Wednesday, March 16, 2011


My seventeen daughter likes reality shows. 

My daughter likes Real Housewives of Beverly Hills, New York, New Jersey, Atlanta, Tuscaloosa, Tampa, Miami, Des Moines, Beaver Falls, Imperial Beach and Youngstown, Ohio.  She likes Rock Star Wives which is an adventure in talentless women being married to former rhythm guitarists.  She likes Rock of Love which is an adventure in talentless women trying to marry a former rhythm guitarist.   She likes America’s Top Make Over which is an adventure in unattractive women, through a regime of exercise, nutrition and plastic surgery, being turned into America’s Next Top Model which is an adventure in self-involvement.   
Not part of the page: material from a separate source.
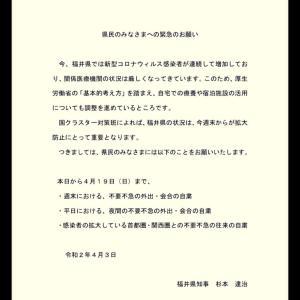 福井県知事要請後2度目の週末!未来決める『あなたの行動』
She doesn’t like Jersey Shore which she considers pathetic.   

She occasionally likes some pool party from Las Vegas show where waitresses try to chisel tips from shirtless, drunken morons and bouncers try to break up fights.   She likes it when the fighting morons are women.

She used to like The Girls Next Store which was about three Playboy centerfolds living in a mansion, pretending to be an oblivious octogenarian’s harem.  The girls are always going to photo shoots, planning “cute” parties and donating their time to charity.  The octogenarian – okay, Hugh Hefner – “Hef” – is called sweetie.   It is implied that the girls sleep with him.  One is not sure if it’s all at once or one at a time but regardless, you know there’s going to be a ton of make-up on the pillow.   The girls’ parents seem to approve.

How do I know all this?   I know this because I like spending time with my daughter and these days, since being in the same room with her is an event, I watch reality television as well.  

I sputter in disbelief.   I roll my eyes in contempt.   I provide withering commentary.   How can you watch this drivel, I say?   

It’s funny, she says. 

You’re a smart, sensible, self-reliant young woman with aspirations and diverse interests, I say.   The people on these shows are social mutants and materialistic courtesans.    

I don't take it seriously, she says.

I tell her when I was a boy, Playboy was hidden under mattresses.  I tell her I lived through the time when feminists burned their bras.  (If they did, I wasn’t paying attention.)   I tell her the women on these shows don’t even need bras – their breasts are that plastic.  

If you don’t like it, leave the room,, she says.

But I don’t.  It is funny and I'm not taking it seriously and  I’m having too much fun making fun.  

I only hope she is too.


More and more I realize the reason I write this little blog about the enjoyable, and exaggerated indignities of a self-proclaimed “desperate man” - his silly dogs, his work, his family - is because the real world  has become too serious not to.   The newspaper has been a daily companion for forty years.  We share coffee in the morning.  I dislike talking to others before it talks to me.   It makes me sad and it frightens me, what it’s telling me these days.

We all live lives of quiet desperation.

1 comment:

  1. I turned off our TV several decades ago, ostensibly so it wouldn't dumb down my children, but honestly to deal with my addiction to it whenever it was on, whether football or quiz show. (see how long ago?)

    Now we have one in California for Netflix (and I sneak an occasional look at a football game, golf tournament or tennis match) and one without any signal for the same purpose in Vermont.

    I sort of miss it but not much.

    Reading this piece makes me think I might take it up again. If you check my blog you'll see it's not remotely fun or funny like this one, and it may be that I need to watch some mindless women hang out with a senile 80 year old.

    I doubt he has real sex with them. I base that on the personal experience of a man ten years his junior.